8(a) Adjusted Net Worth

All applicants for 8(a) Certification must prove, among many other factors, that they are economically disadvantaged.

First of all, there are three and not just one quantitative metric that defines an applicant’s personal economic disadvantage. These are:

  1. Personal “adjusted” net-worth.
  2. Personal assets
  3. Effective personal “adjusted gross income”

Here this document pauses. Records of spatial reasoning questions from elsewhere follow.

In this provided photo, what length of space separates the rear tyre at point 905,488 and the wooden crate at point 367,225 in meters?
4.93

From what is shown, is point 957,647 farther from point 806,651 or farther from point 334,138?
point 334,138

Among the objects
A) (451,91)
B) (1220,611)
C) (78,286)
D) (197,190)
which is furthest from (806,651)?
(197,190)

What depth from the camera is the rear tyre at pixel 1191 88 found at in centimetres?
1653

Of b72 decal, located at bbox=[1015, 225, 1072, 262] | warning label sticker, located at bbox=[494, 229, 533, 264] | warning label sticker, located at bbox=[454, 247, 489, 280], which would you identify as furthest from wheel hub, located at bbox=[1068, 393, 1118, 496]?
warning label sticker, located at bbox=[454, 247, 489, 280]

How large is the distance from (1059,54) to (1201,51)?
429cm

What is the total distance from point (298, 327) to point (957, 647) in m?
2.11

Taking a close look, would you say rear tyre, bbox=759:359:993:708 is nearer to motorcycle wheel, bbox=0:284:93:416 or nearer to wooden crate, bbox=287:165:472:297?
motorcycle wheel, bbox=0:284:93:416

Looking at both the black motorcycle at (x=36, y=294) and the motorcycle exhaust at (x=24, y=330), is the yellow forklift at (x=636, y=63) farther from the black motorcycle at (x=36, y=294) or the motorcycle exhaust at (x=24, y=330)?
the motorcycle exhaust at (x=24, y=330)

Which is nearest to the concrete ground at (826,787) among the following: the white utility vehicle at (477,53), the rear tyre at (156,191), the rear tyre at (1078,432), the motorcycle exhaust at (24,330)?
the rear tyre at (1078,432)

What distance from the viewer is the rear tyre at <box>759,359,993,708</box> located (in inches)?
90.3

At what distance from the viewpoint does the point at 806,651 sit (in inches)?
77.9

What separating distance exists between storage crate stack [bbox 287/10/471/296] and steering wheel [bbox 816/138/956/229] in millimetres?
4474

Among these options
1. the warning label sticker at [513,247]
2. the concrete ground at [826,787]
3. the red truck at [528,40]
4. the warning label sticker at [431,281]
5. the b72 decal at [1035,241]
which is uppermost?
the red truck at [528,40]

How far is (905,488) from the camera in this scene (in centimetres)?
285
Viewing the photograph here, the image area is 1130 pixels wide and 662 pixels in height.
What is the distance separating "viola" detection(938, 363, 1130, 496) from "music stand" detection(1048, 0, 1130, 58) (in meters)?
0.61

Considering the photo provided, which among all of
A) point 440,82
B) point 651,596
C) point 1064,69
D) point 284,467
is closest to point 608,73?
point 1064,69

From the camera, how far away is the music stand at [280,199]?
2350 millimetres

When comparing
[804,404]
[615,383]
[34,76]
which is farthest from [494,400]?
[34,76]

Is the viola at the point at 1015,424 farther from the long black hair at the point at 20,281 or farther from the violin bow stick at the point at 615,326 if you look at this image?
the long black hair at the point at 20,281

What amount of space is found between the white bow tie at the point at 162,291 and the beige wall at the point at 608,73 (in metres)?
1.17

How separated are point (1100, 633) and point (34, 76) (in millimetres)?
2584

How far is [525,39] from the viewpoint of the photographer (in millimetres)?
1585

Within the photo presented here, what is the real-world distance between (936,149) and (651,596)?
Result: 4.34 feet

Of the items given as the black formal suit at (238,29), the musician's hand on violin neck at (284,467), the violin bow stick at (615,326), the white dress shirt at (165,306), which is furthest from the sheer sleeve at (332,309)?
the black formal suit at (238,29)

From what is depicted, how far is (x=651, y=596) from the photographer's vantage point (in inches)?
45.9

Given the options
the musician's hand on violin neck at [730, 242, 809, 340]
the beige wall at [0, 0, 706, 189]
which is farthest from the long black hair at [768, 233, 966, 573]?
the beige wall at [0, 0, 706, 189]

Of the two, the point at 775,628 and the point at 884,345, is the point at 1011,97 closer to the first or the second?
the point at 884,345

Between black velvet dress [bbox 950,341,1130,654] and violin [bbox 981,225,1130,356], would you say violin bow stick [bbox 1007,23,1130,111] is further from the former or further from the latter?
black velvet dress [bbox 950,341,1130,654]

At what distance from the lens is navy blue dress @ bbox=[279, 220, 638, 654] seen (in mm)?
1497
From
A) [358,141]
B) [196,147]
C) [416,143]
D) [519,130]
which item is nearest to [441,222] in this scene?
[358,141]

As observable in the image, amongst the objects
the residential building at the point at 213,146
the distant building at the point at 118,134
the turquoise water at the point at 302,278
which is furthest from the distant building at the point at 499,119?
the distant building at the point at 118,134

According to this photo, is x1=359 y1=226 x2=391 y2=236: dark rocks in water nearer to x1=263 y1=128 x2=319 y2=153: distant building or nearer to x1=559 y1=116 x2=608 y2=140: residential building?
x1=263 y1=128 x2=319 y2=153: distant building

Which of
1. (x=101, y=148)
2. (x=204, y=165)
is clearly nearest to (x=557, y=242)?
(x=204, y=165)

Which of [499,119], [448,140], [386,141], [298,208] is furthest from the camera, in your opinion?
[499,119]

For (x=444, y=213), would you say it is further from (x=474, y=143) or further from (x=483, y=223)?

The personal “adjusted” net-worth metric is nothing more than your normal personal net-worth, i.e. applicant’s personal assets – applicant’s personal liabilities, excluding ENTIRELY the applicant’s ownership interest in the applicant firm and also their personal residence, whether wholly owned or owned with the applicant’s spouse or others. For the 8(a) certification, this metric must be less than $250,000 at the time of application. Are there legal and regulatory compliant methods that you can use to reduce your “adjusted net-worth” if it exceeds the $250,000 regulatory limitation? You bet there are, but the SBA won’t identify these for you. As part of our service SBC will share these with you. In determining the applicant’s adjusted net worth SBC will fully review all assets and liabilities for you and your spouse and perform a detailed analysis to determine if in fact you are below or above the regulatory limit. You will receive a detailed analysis that will fully explain and determine your adjusted net worth for 8(a) purposes.

* If you reside in a community property state, all assets and liabilities, whether jointly or separately held, are split 50/50 unless indicated within a pre or post nuptial agreement.

The personal assets metric is just that. The applicant’s personal assets, including your net-worth in the applicant firm and yes, even your retirement funds, among other assets, must be less then $4,000,000, again at the time that you apply. By the way, if you transfer some of assets, except for assets transferred to an immediate family member for normal birthdays, graduations, anniversaries and retirements (to your spouse or another person for less than their fair market value) the SBA will “look back” two years and still attribute these assets to you, despite the fact that you have not violated any Federal or state law.